PASSAGE TO READ:
☆ ☆ ☆

Relaxed working hours for int’l students in Australia could continue until June

Student visa working hours
The relaxation of student visa working hours in Australia drew mixed reactions from many. Source: William West/AFP

​​​​​​​​​​​​​​​​Due to workforce shortages, student visa working hours in Australia was temporarily relaxed, but commentators in the education sector have raised concerns that some students might prioritise work over their studies. 

According to reports, COVID-19 had fuelled worker shortages across various sectors. 

A notice on the Department of Homes Affairs website notes that the relaxation of student visa working hours applies to all ongoing students as well as new student arrivals who wish to commence a job prior to the commencement of their course.

“This means that international students can work before their course commences and work more than 40 hours a fortnight in any sector of the economy,” it said.

“This is a temporary arrangement and will be reviewed by the government in April 2022.”

The upcoming federal election placed the government in a “caretaker period”, during which policy decisions – such as changes to the rules governing international students – are normally avoided, said a report by Times Higher Education (THE).

As such, international students in Australia can expect to enjoy unlimited working hours until at least June.

“As such, this temporary measure will be reviewed following the outcome of the federal election…on 21 May,” a Department of Home Affairs spokesperson was quoted saying by THE. “In the meantime, student visa holders can continue…with unlimited work rights.”

Student visa working hours

​​​​​​​​​​​​​​​​Due to workforce shortages, there is a temporary relaxation of student visa work limits to all sectors of the economy, notes the Department of Home Affairs. Source: William West/AFP

Pros and cons of unlimited student visa working hours

Under normal circumstances, student visa holders can only work 40 hours per fortnight. 

Employers warmly received the announcement regarding the relaxation of student visa working hours in the country, but commentators have raised concerns that some students might prioritise work over their studies. 

Migration expert Abul Rizvi suspected that the change was made to appease “tourism, hospitality and the big general business lobby groups, who keep complaining about labour shortages”, said the report.

☆ ☆ ☆

DATASET RECORDS:
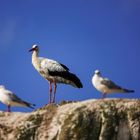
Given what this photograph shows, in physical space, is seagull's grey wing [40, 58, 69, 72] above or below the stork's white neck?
below

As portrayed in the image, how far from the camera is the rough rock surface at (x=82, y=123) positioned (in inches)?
1192

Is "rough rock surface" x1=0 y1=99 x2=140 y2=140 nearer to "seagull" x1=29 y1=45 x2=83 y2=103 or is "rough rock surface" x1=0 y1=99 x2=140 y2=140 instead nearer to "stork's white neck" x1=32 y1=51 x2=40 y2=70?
"seagull" x1=29 y1=45 x2=83 y2=103

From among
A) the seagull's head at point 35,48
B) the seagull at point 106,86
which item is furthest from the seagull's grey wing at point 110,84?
the seagull's head at point 35,48

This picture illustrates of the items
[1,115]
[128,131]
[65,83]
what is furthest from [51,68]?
[128,131]

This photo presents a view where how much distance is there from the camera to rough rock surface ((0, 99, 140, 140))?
30266 millimetres

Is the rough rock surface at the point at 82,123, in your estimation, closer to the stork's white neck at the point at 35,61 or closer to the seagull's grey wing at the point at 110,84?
the seagull's grey wing at the point at 110,84

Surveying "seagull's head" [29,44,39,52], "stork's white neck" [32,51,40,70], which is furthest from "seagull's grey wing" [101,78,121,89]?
"seagull's head" [29,44,39,52]

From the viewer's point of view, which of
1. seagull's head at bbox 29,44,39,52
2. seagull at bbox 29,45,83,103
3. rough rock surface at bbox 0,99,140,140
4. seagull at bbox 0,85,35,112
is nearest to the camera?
rough rock surface at bbox 0,99,140,140

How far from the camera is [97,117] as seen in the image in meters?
30.6

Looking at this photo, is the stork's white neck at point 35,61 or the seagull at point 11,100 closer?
the seagull at point 11,100

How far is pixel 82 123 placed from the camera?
30.5m

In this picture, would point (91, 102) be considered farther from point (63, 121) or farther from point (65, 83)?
point (65, 83)

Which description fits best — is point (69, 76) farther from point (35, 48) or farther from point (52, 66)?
point (35, 48)

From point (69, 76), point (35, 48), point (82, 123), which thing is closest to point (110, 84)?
point (69, 76)
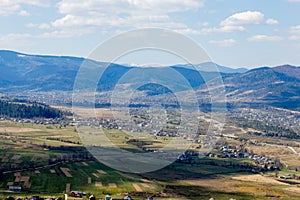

☆ ☆ ☆

Answer these questions from the article on student visa working hours in Australia:
1. Under normal circumstances, how many hours per fortnight may student visa holders work?
2. When did the notice on the department's website say the government would review the temporary arrangement?
3. On what date was the federal election that the spokesperson said the review would follow?

1. 40 hours per fortnight.
2. In April 2022.
3. 21 May.